Setelah itu, selama hampir enam bulan
lamanya, sejak pertengahan tahun 1095 (Rajab 488H), ia berada dalam
keadaan terombang-ambing antara hasrat duniawi dan dorongan pada
kehidupan akhirat. Sehingga pada suatu hari lidahnya menjadi kelu dan ia
tak mampu berkata-kata di kelas tempatnya mengajar. Hal itu menimbulkan
kesedihan, mempengaruhi keadaan fisiknya, dan akhirnya membawanya pada
sebuah keputusan dramatis dalam hidupnya. Ia meninggalkan karirnya yang
cemerlang di Baghdad dan memutuskan untuk pergi berziarah ke Suriah,
Palestina, dan Haramain dalam rangka melakukan pembersihan diri. Ia
tidak sedang berpura-pura saat menjalankan semua itu. Seperti dikatakan
oleh George Henry Scherer sebagai, “His conversion was real and its effects lasting.” [George Henry Scherer dalam ‘Al-Ghazali’s Ayyuha ‘l-Walad]
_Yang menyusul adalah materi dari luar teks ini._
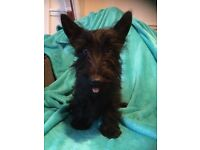 KC reg Scottish terrier (scotty dogs)
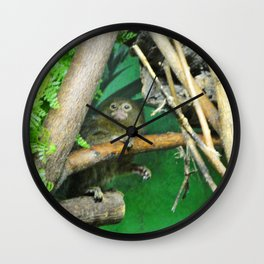 Marmoset Wall Clock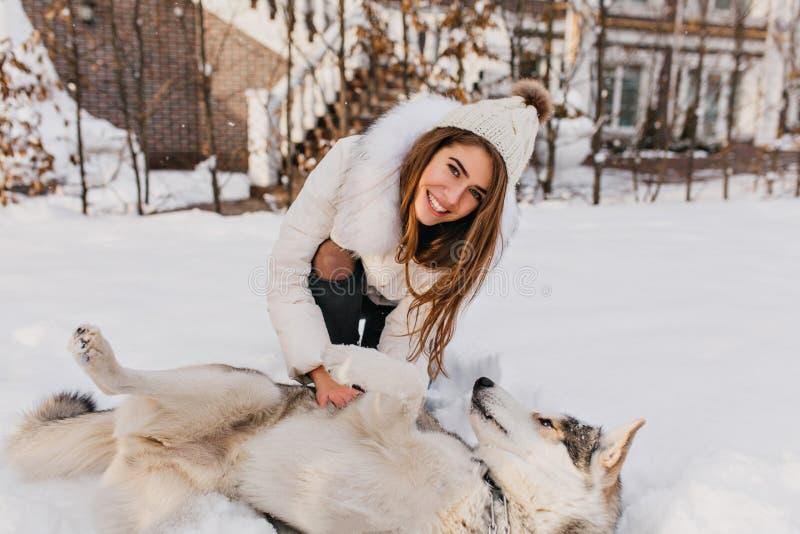 使用与在雪的多壳的狗的令人惊讶的微笑的女孩的愉快的冬时 有长的深色的头发的迷人的年轻女人 免版税库存图片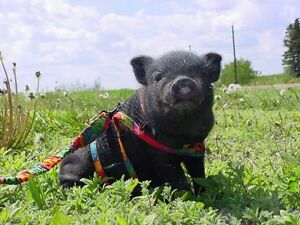 Looking for a Pot belly pig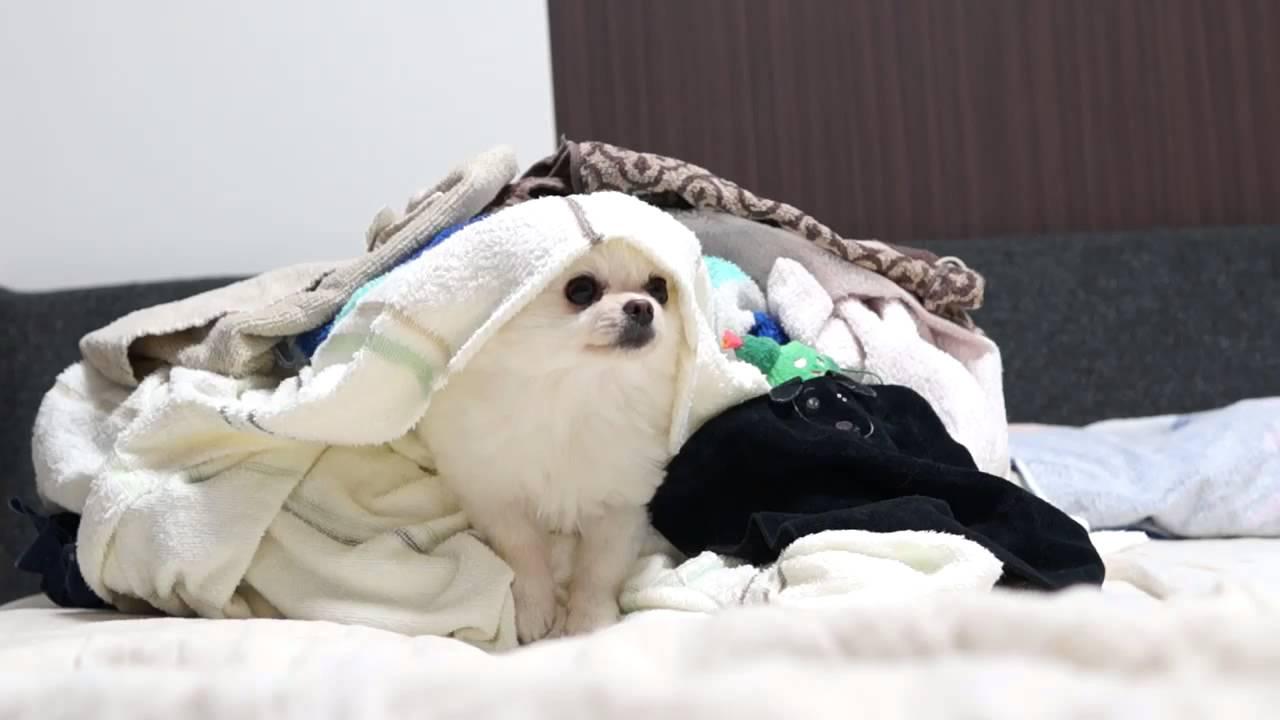洗濯物からお顔を出していたのは〜?ポメラニアン♪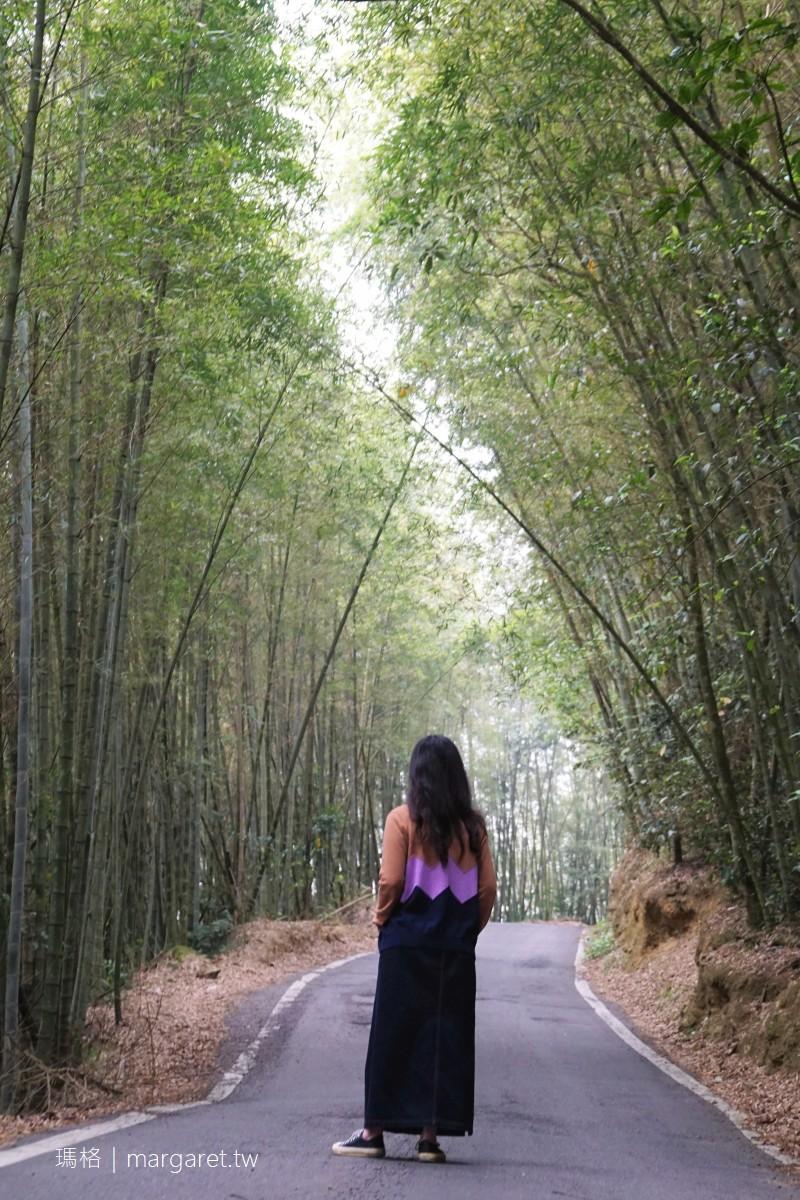梅山龍眼村竹林隧道。從頂尖到二尖|嘉義如夢似幻的高山茶園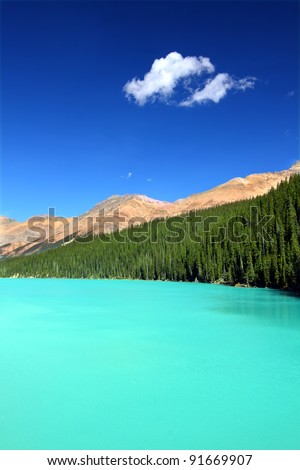 Bright waters of Peyto Lake at Banff National Park in Canada - stock photo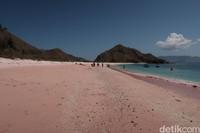 Inilah Long Pink Beach yang ada di Pulau Komodo.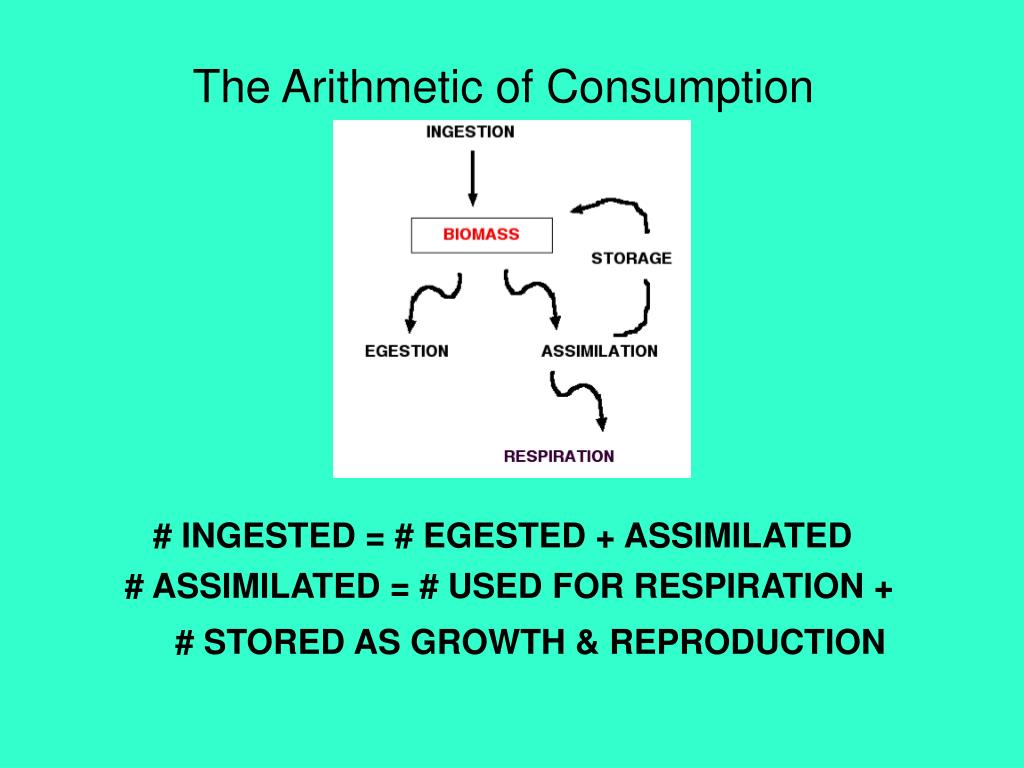 The Arithmetic of Consumption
Pada tahun yang sama, 1095, Paus Katholik
sedang mengumumkan Perang Salib I di Prancis dan sekitarnya, tentunya
tanpa diketahui oleh al-Ghazali ataupun Muslim yang lainnya pada masa
itu. Saat al-Ghazali menetap di Damaskus selama hampir dua tahun,
kemudian berziarah ke al-Quds, dan akhirnya ke Makkah dan Madinah,
gelombang pasukan salib sedang bergerak dari Eropa Barat menuju ke
Palestina melalui jalur darat. Dari Makkah-Madinah, al-Ghazali terus
kembali ke Baghdad, dan akhirnya ke tempat kelahirannya di Tus. Ia
meneruskan usahanya menjalani kehidupan tasawuf hingga akhir hayatnya.
Ia tentu mendengar tentang penguasaan al-Quds dan Palestina oleh tentara
salib pada tahun 1099, walaupun ia kini telah berada jauh dari pusat
konflik, tetapi kita tidak mendengar al-Ghazali menyebutkan tentang hal
itu di dalam karya-karyanya. Tampaknya al-Ghazali menyadari bahwa
masalah sesungguhnya yang sedang dialami oleh ummat Islam adalah masalah
yang ada di dalam diri mereka sendiri, dan bukannya ancaman yang datang
dari luar.
Salah satu pemicu utama kedatangan pasukan
salib ke Palestina, serta keberhasilan mereka menguasai wilayah itu,
adalah karena adanya konflik internal yang sedang melanda dunia Islam,
khususnya di wilayah Suriah dan Asia Minor (Turki). Byzantium (Eropa
Timur) yang mengetahui kelemahan itu minta tolong pada Paus untuk
mengerahkan orang-orang Eropa Barat agar membantunya menghadapi tentara
Turki, sehingga tercetuslah Perang Salib. Sementara ummat Islam sendiri
belum menyadari tentang masalah internalnya, sehingga mereka pun
mengalami kekalahan yang besar dan panjang.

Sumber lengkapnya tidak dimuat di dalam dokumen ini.